To provide Layer 4 load balancing services over the Internet

If you have a high volume of workloads, you may need to deploy more than one ECS instance and enable load balancing. To meet this requirement, you can create an Internet-facing SLB instance, create a Layer 4 TCP or UDP listener, and add multiple ECS instances to the SLB instance.

To provide Layer 7 load balancing services over the Internet

If you want to distribute network traffic to different backend servers, you can create Layer 7 listeners and create URL-based forwarding rules. To meet this requirement, you can create an Internet-facing SLB instance, create a Layer 7 HTTP or HTTPS listener, and add multiple backend ECS instances.
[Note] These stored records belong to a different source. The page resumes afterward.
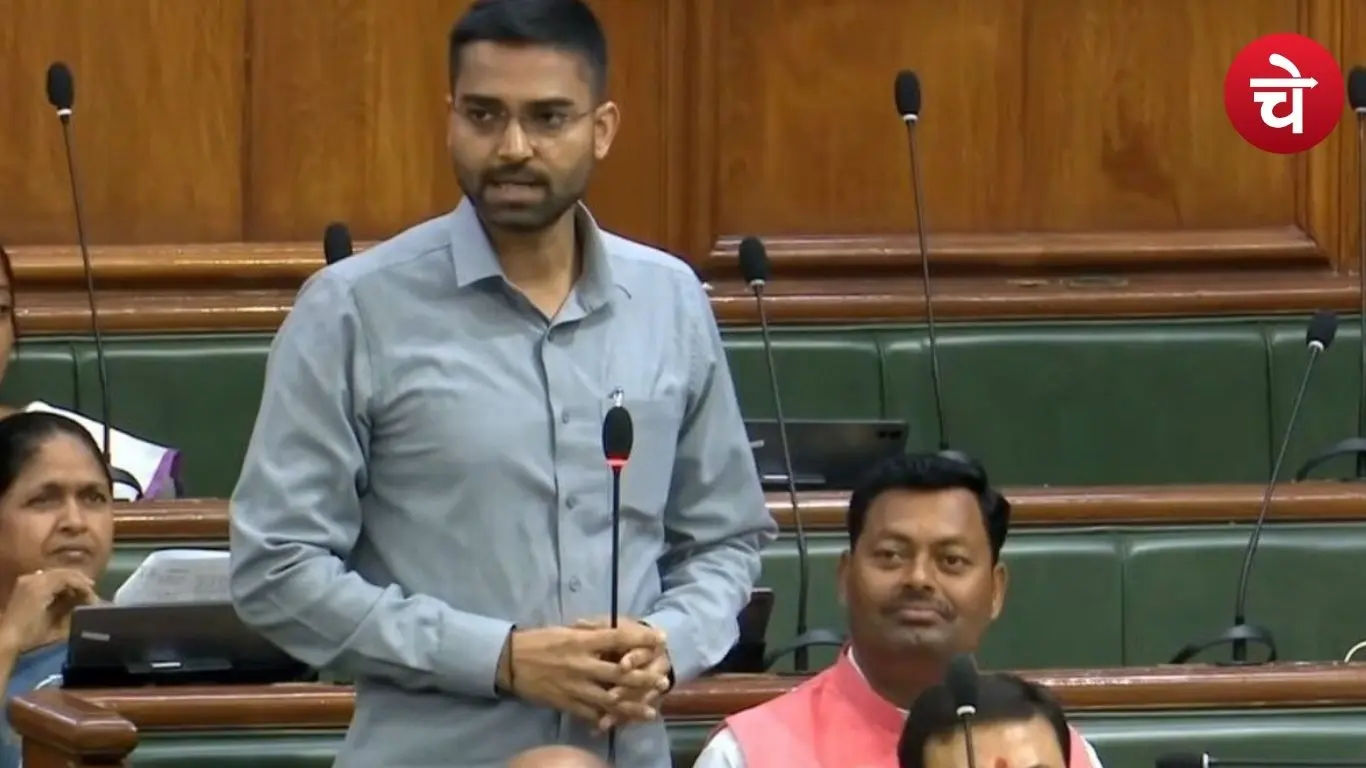 Panchayat elections heat up in Bihar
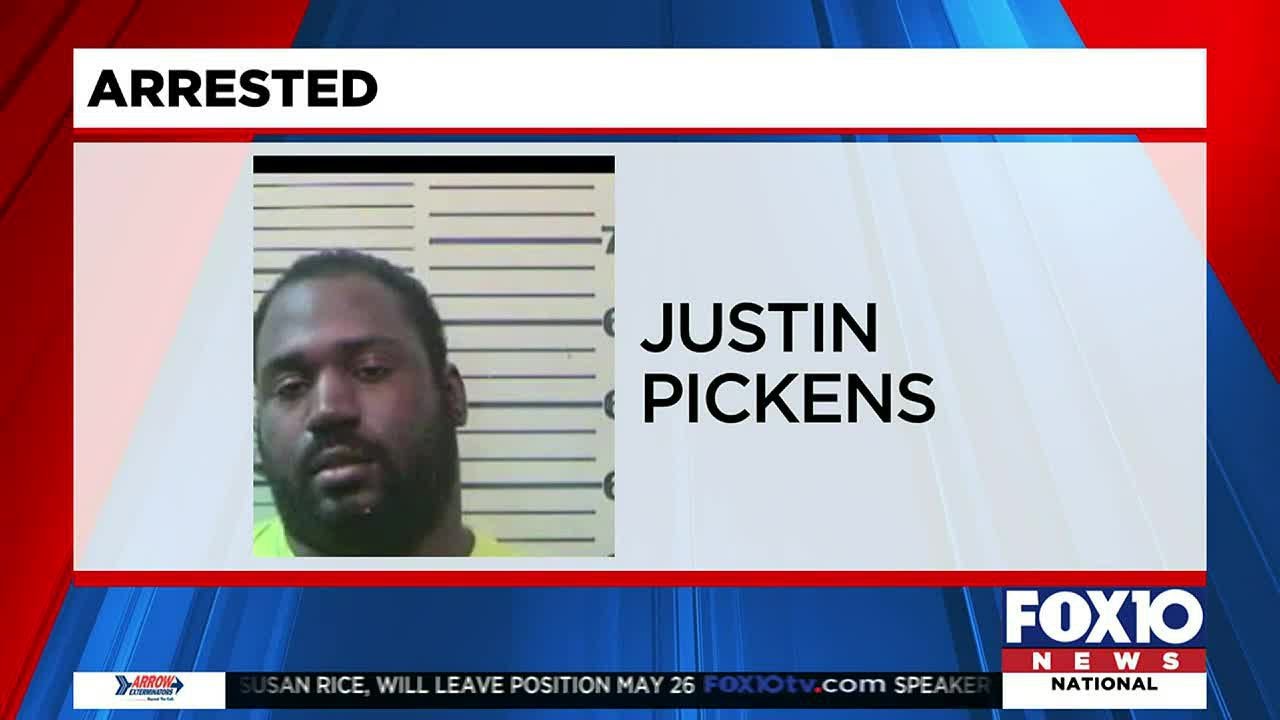 Theodore man pleads guilty to robbery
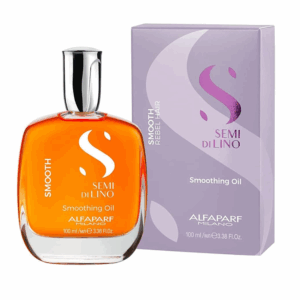 Serum smoothing oil Semi di lino 100 ml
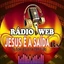 Rádio Web Jesus é a Saída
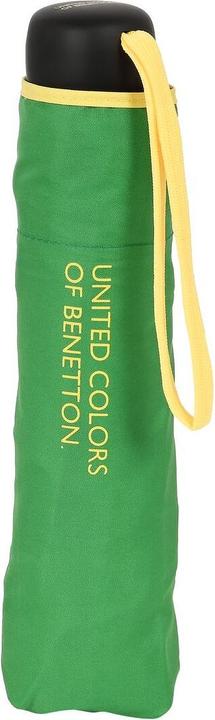 Produktbild Benetton Super Mini green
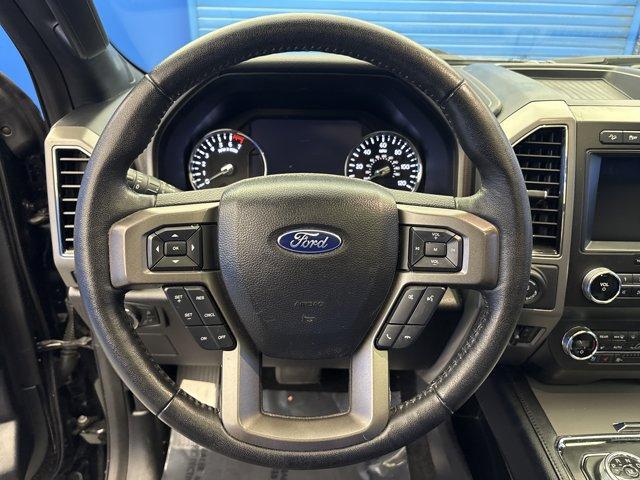 used 2020 Ford Expedition car, priced at $26,798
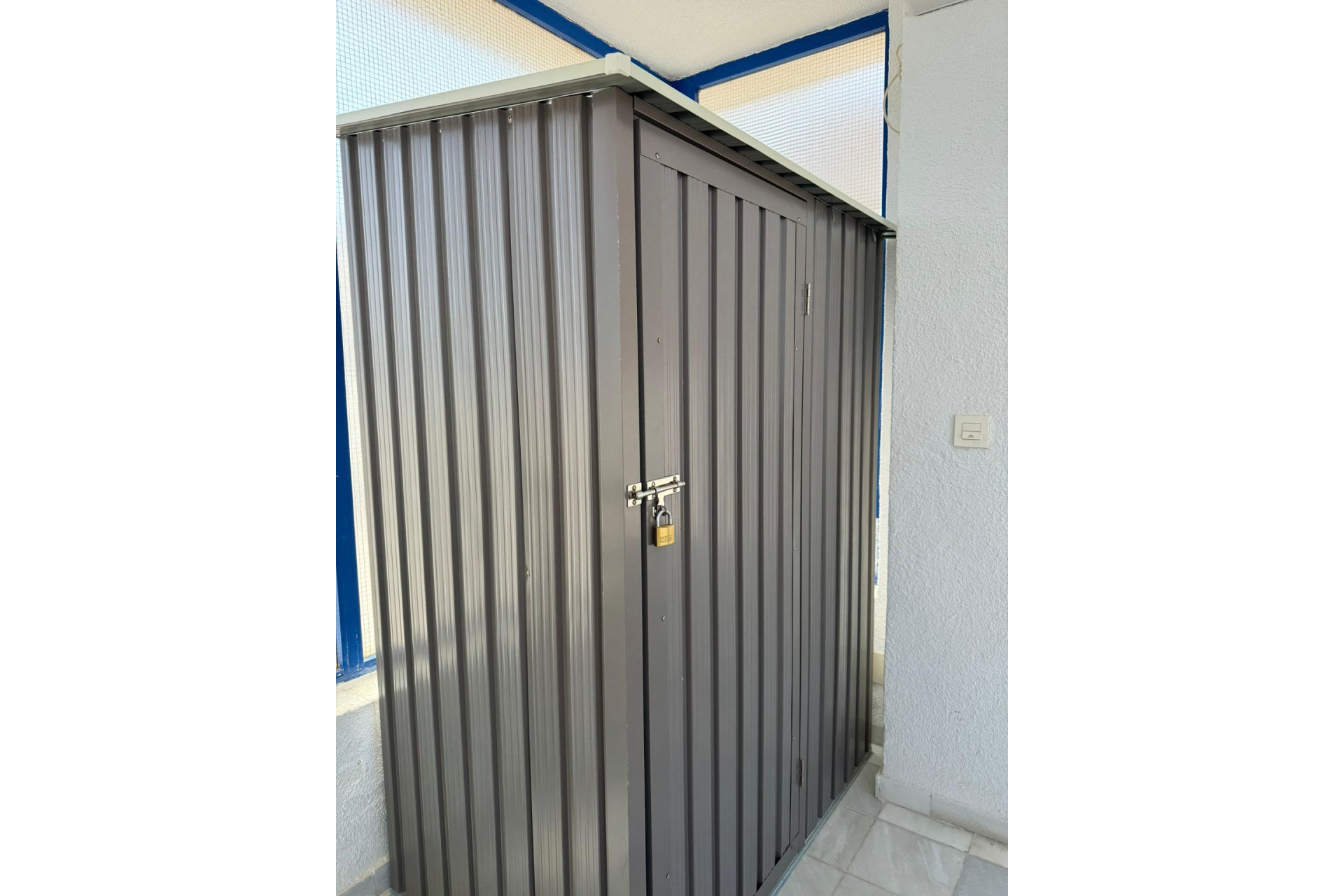 Resale - Apartment  - Pilar de la Horadada - La Torre de la Horadada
Example 2: Enable an ECS instance without a public IP address to access the Internet

Associate with an EIP

If you have a small number of ECS instances, you can associate an EIP with each ECS instance. Then, ECS instances in VPCs can use their EIPs to access the Internet. If you want to disable Internet access for the ECS instances, disassociate them from the EIPs.

Associate with a NAT gateway and create an SNAT rule

If you have a large number of ECS instances, associating them with EIPs increases the O&M cost. In addition, security risks may arise because the ECS instances are exposed to the Internet. To address this issue, we recommend that you create a public NAT gateway and SNAT rules, as shown in the following figure. Do not create DNAT rules.